Almost a quarter of state secondaries were over capacity in 2022, which means they had enrolled more pupils than their reported number of available places, according to the Department for Education.
Government figures showed that 755 secondary schools, or 22 per cent of secondaries in England, were over capacity in 2021-22.
Around 37,000 pupils were in places that exceeded their school’s capacity, up from 35,000 a year earlier.
The number of over-capacity schools has risen from a decade-low of 477 schools, or 14 per cent of secondary schools, in 2013-14.
Geoff Barton, general secretary of the Association of School and College Leaders, said: “The number of secondary school-age children has increased in recent years.

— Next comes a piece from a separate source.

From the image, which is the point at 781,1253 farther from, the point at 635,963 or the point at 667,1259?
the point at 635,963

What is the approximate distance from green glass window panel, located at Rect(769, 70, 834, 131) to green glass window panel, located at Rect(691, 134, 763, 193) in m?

“While school places have been added to accommodate this increase, there is particular pressure on places at popular schools, generally those with ‘good’ or ‘outstanding’ Ofsted ratings, which is probably why we see an increase in the number of secondaries at or over capacity.”
Pressure on places has been driven by a surge in the 11-year-old population after a baby boom in the 2000s. A rise in immigration has also increased demand for places.
The secondary school population is expected to peak in 2024 at 3.2 million before gradually declining.
Schools which are over capacity may be forced to have bigger class sizes to squeeze in excess pupils.
Data released on Thursday showed that the local authorities with the highest proportion of secondary schools “at or above capacity” included Kensington and Chelsea, Buckinghamshire, Walsall, Bury, and Hammersmith and Fulham. Other boroughs in the top-10 ranking for being over capacity included Cheshire East, Bath and North East Somerset and Southampton.
Prof Alan Smithers, of the Centre for Education and Employment Research at the University of Buckingham, said: “Some local authorities, like Kensington and Chelsea and Buckinghamshire, have a high proportion of very popular schools attracting many children from beyond their boundaries. This will lead to these authorities topping the rankings for ‘at or above capacity’.”
He added: “Local authorities have planned for the increases and provided more than a million extra secondary places in the past decade, but this has now slowed down because they can see that the birth rate more recently has been falling.”
Families faced one of the most competitive years on record for 11-year-olds seeking a place at their first-choice secondary school this year.
Around 640,000 pupils are estimated to have applied to start Year Seven in September, up by around 40,000 in four years.
Demand for primary school places has started to fall in some areas. The proportion of primary schools that were “at or above capacity” was 17 per cent in 2021-22, down from 20 per cent a decade ago. In 2022, there were 569,000 unfilled places in primary schools, an increase of 2 per cent from 2021, and 24 per cent more than in 2010.
Local authorities with the highest proportion of unfilled primary places included Wandsworth and Lambeth, at 27 per cent.